Records from a data source:
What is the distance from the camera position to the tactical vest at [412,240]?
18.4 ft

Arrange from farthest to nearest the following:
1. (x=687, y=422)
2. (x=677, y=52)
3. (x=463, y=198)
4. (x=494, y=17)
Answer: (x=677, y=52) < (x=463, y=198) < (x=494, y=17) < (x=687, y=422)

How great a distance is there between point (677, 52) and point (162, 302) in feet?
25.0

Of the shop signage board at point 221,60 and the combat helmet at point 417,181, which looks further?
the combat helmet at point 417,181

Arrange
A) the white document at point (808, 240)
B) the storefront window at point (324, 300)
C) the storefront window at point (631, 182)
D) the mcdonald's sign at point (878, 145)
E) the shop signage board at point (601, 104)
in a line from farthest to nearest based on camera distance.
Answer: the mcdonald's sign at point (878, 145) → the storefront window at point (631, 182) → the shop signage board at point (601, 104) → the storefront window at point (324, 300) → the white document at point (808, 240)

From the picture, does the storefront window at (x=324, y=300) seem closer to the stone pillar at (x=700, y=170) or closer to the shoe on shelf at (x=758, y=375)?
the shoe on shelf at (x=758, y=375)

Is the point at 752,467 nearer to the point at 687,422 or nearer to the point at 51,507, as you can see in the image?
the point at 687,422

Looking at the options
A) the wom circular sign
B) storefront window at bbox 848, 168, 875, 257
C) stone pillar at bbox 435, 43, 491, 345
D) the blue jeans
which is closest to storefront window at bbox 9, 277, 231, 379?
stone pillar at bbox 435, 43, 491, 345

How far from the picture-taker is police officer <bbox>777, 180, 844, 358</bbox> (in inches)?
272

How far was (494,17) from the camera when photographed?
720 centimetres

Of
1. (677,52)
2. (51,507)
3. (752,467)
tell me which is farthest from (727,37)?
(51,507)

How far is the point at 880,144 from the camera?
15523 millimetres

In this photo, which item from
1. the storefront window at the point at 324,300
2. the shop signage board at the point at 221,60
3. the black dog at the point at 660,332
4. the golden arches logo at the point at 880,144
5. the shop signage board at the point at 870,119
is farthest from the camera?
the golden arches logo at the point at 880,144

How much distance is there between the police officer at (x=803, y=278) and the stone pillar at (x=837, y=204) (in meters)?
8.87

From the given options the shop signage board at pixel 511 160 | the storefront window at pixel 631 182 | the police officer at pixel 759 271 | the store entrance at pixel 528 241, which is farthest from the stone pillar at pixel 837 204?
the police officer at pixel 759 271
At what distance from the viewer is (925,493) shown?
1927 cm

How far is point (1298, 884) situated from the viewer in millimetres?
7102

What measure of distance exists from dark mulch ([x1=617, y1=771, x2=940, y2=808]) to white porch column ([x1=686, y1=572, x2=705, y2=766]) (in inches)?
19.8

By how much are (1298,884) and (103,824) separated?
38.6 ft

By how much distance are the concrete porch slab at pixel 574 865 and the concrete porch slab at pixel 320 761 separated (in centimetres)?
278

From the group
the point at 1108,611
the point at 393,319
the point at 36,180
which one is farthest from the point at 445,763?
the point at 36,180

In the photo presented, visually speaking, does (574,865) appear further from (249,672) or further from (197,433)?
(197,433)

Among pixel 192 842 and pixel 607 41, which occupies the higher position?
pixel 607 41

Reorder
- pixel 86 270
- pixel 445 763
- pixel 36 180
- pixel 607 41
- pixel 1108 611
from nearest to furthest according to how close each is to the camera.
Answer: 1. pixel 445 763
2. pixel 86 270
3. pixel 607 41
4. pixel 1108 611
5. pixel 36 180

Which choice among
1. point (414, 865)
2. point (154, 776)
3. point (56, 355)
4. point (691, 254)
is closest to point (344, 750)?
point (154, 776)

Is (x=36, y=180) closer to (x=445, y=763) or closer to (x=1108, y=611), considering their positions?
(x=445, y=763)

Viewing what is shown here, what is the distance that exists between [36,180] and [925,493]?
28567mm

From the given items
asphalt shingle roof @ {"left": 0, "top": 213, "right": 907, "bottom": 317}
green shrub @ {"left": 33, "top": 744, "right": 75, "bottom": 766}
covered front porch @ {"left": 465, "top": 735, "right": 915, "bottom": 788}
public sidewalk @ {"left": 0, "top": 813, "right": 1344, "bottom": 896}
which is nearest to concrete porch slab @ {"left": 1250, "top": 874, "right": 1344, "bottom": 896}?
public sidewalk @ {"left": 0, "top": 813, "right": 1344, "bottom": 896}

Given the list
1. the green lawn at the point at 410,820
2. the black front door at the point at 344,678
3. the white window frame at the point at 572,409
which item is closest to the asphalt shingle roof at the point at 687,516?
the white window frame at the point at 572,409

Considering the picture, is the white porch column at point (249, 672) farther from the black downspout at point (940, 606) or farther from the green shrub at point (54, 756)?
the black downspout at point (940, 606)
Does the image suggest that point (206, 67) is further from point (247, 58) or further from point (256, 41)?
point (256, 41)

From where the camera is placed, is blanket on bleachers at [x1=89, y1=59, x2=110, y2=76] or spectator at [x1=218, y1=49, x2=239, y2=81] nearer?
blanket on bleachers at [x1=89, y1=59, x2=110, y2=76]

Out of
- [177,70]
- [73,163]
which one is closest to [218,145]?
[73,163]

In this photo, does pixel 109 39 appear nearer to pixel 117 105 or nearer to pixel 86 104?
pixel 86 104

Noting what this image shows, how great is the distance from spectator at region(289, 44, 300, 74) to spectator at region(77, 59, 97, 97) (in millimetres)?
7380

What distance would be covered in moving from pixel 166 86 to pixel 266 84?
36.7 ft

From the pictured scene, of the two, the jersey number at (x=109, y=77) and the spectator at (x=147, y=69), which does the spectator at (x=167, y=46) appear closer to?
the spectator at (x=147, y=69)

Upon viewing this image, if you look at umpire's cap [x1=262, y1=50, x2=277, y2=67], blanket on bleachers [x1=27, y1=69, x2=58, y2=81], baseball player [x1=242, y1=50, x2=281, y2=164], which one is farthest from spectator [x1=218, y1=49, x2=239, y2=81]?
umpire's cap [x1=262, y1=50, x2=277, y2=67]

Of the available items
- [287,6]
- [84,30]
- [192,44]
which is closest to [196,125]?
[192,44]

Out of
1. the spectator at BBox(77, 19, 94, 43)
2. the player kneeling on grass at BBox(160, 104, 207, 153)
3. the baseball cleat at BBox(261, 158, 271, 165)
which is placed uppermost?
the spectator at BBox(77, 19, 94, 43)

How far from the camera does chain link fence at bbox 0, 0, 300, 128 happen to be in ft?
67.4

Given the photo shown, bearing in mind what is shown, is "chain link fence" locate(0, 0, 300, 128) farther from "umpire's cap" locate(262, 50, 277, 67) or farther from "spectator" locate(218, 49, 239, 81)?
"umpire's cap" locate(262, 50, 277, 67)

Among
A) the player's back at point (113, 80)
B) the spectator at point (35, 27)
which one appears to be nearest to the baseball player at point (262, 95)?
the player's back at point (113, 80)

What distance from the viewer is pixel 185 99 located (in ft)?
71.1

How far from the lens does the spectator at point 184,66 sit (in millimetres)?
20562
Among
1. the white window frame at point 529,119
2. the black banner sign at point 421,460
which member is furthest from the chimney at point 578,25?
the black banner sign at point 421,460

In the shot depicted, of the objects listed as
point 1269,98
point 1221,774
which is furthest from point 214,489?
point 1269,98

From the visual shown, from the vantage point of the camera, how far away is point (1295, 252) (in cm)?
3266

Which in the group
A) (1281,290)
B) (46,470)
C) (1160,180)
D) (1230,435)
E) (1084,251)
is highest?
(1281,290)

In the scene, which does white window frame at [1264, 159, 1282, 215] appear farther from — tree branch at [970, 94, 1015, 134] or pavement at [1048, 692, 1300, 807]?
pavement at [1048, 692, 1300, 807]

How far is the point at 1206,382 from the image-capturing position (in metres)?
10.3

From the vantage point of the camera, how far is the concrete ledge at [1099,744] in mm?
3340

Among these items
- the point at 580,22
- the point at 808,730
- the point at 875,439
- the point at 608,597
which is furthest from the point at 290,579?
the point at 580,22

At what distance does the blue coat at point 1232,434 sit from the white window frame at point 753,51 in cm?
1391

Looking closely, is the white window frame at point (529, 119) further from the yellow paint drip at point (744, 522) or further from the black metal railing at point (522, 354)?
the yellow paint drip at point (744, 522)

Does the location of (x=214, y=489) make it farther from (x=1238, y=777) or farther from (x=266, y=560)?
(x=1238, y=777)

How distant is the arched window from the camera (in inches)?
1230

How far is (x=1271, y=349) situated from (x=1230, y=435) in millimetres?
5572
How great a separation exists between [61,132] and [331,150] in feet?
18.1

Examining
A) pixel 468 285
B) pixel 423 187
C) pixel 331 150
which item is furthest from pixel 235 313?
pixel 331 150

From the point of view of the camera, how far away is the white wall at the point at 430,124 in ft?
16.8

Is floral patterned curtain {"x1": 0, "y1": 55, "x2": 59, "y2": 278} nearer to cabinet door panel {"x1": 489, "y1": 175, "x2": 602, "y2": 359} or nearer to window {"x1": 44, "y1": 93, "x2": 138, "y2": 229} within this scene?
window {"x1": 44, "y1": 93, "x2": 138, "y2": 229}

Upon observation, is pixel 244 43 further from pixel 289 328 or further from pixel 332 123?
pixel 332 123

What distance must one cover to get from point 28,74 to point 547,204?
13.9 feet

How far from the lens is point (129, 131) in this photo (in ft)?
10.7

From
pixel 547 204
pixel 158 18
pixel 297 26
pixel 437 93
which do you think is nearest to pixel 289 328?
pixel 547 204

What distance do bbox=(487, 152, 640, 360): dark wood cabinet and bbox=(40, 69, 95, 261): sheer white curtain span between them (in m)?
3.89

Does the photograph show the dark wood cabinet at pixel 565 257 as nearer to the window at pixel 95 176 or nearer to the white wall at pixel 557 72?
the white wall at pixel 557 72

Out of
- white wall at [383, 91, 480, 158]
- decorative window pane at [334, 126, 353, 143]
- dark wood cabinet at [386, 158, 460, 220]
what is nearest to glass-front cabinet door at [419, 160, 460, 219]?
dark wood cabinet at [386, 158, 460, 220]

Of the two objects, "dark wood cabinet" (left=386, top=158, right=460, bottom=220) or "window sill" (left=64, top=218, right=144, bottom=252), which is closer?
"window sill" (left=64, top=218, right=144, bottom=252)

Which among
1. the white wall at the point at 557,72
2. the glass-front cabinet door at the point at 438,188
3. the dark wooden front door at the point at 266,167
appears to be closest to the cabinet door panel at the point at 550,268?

- [Work to complete]
Rewrite the lines above as a JSON list of strings, one string per line and with blank lines omitted. Begin at the first line and stop after the line that contains "Answer: the mcdonald's".

- [Result of this task]
[
  "What is the distance from the camera position to the tactical vest at [412,240]?",
  "18.4 ft",
  "Arrange from farthest to nearest the following:",
  "1. (x=687, y=422)",
  "2. (x=677, y=52)",
  "3. (x=463, y=198)",
  "4. (x=494, y=17)",
  "Answer: (x=677, y=52) < (x=463, y=198) < (x=494, y=17) < (x=687, y=422)",
  "How great a distance is there between point (677, 52) and point (162, 302) in feet?",
  "25.0",
  "Of the shop signage board at point 221,60 and the combat helmet at point 417,181, which looks further?",
  "the combat helmet at point 417,181",
  "Arrange",
  "A) the white document at point (808, 240)",
  "B) the storefront window at point (324, 300)",
  "C) the storefront window at point (631, 182)",
  "D) the mcdonald's sign at point (878, 145)",
  "E) the shop signage board at point (601, 104)",
  "in a line from farthest to nearest based on camera distance.",
  "Answer: the mcdonald's sign at point (878, 145) → the storefront window at point (631, 182) → the shop signage board at point (601, 104) → the storefront window at point (324, 300) → the white document at point (808, 240)"
]